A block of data
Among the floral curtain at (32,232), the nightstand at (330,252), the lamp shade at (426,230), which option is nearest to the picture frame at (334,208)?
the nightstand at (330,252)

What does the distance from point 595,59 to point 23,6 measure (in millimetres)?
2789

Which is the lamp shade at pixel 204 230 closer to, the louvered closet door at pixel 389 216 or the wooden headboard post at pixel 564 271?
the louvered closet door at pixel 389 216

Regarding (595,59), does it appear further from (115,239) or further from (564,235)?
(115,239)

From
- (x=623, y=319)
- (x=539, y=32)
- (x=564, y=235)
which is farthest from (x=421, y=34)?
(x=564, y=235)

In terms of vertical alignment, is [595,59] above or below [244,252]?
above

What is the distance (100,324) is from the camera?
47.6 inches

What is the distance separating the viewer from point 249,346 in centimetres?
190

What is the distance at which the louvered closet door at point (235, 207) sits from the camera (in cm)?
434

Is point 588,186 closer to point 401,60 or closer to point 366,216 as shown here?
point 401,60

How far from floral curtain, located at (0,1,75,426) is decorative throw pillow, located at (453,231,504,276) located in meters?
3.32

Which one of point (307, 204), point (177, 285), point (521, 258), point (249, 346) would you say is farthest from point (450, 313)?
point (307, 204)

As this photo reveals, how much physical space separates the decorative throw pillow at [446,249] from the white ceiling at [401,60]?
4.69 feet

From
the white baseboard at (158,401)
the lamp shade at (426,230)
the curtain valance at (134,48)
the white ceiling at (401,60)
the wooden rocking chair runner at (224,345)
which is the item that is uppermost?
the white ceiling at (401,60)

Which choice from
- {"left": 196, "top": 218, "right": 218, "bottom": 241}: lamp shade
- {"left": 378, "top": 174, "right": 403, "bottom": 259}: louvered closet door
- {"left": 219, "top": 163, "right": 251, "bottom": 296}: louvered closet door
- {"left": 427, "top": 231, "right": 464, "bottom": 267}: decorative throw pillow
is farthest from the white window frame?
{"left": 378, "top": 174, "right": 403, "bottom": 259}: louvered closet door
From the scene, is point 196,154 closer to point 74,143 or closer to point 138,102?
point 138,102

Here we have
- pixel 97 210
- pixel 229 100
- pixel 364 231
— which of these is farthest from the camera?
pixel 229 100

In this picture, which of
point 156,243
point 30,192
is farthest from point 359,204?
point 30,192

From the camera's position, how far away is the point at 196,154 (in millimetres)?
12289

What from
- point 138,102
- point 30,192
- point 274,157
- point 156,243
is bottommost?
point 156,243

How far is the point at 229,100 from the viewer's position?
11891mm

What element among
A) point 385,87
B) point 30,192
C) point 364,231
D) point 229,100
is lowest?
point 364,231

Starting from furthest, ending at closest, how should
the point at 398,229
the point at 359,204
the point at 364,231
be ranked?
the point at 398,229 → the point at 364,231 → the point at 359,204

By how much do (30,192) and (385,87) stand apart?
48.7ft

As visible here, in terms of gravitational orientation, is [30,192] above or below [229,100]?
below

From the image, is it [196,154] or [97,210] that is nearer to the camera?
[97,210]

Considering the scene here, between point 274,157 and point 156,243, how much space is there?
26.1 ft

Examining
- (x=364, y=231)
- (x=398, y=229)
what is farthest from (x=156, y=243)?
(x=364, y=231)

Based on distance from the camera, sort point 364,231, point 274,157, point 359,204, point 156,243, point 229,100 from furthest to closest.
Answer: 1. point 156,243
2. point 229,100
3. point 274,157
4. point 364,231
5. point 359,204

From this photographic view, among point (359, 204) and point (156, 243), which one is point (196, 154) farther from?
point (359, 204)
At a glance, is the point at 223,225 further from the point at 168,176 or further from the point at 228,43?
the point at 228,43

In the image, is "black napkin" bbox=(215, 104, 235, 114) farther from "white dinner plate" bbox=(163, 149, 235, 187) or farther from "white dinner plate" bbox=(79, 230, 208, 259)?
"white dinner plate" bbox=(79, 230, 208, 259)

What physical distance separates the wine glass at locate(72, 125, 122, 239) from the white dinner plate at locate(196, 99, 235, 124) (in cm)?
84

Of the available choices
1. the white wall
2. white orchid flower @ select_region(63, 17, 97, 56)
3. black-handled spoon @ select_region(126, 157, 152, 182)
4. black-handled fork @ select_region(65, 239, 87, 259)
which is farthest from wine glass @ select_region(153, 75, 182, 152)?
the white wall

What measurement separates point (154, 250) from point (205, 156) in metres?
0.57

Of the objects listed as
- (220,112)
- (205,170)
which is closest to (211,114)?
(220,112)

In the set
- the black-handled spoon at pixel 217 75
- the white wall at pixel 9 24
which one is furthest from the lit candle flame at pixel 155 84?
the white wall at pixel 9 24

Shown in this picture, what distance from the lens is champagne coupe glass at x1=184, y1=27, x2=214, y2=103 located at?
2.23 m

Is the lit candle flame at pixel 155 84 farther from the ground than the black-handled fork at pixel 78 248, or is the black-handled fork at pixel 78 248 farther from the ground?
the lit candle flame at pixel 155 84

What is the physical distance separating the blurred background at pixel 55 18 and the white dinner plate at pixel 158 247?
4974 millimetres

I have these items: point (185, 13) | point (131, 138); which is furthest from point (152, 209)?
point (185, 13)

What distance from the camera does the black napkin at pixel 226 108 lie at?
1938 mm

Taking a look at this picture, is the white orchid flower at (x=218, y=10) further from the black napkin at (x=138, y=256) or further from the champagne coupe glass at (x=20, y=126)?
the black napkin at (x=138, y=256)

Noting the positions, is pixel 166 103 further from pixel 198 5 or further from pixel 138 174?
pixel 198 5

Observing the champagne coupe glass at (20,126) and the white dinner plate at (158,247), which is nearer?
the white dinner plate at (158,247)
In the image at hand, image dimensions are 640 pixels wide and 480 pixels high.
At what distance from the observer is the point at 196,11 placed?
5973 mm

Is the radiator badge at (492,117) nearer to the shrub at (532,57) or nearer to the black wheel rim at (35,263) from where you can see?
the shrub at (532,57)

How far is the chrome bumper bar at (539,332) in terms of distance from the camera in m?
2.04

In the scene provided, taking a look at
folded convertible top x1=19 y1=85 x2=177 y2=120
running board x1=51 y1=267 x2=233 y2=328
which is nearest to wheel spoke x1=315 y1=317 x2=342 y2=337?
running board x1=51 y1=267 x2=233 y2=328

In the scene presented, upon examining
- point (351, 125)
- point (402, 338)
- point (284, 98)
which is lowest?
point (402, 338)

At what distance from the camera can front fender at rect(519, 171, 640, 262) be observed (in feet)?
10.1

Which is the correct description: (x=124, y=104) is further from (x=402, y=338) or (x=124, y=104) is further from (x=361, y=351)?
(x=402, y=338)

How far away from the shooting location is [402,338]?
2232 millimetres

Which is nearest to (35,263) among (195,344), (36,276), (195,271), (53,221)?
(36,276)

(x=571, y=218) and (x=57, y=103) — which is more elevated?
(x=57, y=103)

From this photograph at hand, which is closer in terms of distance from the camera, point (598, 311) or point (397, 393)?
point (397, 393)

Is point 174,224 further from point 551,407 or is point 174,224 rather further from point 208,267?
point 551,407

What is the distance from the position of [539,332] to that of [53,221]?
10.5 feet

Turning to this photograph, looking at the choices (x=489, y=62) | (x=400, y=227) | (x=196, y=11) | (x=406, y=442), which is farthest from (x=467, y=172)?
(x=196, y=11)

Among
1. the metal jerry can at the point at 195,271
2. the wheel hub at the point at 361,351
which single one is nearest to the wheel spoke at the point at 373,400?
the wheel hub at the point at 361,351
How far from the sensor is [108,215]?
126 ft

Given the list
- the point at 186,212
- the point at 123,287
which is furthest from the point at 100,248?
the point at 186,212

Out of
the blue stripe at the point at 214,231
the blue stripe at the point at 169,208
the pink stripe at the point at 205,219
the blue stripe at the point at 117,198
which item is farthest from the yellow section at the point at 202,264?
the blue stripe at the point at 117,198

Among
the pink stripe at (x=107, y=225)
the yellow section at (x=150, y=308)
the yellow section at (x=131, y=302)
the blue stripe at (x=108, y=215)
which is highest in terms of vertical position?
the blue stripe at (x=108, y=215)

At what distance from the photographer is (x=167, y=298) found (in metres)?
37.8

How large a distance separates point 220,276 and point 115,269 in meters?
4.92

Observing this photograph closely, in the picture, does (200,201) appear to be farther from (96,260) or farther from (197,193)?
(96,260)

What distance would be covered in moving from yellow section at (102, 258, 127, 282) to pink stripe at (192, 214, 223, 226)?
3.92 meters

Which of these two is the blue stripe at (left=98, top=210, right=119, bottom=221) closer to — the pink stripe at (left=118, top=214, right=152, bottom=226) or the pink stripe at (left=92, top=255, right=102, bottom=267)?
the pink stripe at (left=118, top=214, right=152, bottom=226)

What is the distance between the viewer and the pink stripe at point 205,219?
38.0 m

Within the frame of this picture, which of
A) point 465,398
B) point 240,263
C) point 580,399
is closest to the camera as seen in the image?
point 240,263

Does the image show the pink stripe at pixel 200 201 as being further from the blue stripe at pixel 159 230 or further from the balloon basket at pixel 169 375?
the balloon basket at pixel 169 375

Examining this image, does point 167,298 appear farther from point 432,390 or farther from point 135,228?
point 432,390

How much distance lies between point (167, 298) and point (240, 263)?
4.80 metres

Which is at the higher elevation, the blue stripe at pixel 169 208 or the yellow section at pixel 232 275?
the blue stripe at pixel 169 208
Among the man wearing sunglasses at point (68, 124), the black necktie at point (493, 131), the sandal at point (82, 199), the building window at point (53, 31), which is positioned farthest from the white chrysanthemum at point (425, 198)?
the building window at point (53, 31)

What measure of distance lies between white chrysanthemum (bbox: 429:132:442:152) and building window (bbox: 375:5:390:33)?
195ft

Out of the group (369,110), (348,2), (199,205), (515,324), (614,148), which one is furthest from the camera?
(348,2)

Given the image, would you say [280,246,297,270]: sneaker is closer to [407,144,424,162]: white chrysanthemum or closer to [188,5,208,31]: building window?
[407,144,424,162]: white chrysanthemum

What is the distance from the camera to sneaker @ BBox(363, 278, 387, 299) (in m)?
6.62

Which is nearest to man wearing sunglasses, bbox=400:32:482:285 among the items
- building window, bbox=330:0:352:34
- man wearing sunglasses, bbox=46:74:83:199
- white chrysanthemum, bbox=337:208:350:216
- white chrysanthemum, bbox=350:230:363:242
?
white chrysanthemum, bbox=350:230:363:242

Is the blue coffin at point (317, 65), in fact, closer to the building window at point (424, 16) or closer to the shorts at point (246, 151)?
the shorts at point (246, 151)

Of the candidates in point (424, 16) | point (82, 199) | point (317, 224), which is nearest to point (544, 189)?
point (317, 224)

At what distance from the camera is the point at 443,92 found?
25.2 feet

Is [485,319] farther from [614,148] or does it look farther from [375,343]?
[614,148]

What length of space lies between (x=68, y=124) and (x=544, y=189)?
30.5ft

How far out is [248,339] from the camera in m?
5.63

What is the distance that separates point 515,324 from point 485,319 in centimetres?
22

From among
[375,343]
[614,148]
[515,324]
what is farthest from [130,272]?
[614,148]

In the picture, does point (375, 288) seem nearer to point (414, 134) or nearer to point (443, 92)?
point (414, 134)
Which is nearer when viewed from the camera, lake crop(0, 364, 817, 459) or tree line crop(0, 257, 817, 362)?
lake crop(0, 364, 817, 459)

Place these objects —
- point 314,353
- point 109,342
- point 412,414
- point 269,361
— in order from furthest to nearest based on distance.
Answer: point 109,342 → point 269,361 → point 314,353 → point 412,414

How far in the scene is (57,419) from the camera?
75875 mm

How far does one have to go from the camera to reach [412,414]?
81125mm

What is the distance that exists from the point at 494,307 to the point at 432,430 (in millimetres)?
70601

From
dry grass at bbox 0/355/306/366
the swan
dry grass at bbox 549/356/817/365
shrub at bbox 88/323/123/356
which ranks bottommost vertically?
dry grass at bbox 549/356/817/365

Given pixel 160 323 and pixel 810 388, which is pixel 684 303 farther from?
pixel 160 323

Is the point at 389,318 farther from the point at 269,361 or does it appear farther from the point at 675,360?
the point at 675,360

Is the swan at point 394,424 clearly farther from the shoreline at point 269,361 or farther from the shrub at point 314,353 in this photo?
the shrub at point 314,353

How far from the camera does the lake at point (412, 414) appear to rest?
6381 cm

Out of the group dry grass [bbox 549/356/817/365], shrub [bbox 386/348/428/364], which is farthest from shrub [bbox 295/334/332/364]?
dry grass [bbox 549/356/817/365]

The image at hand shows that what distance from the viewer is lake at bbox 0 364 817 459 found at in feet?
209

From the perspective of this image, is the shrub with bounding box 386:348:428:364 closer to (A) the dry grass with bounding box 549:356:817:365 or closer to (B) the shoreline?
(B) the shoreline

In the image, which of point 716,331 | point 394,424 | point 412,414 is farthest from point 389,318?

:: SHORT PROBLEM ::
Reproduce the items from the line containing "From the perspective" through the end, including both of those lines.

:: COMPLETED EXERCISE ::
From the perspective of this image, is the shrub with bounding box 386:348:428:364 closer to (A) the dry grass with bounding box 549:356:817:365 or closer to (B) the shoreline?
(B) the shoreline

In the image, which of point 716,331 | point 394,424 | point 412,414 is farthest from point 389,318?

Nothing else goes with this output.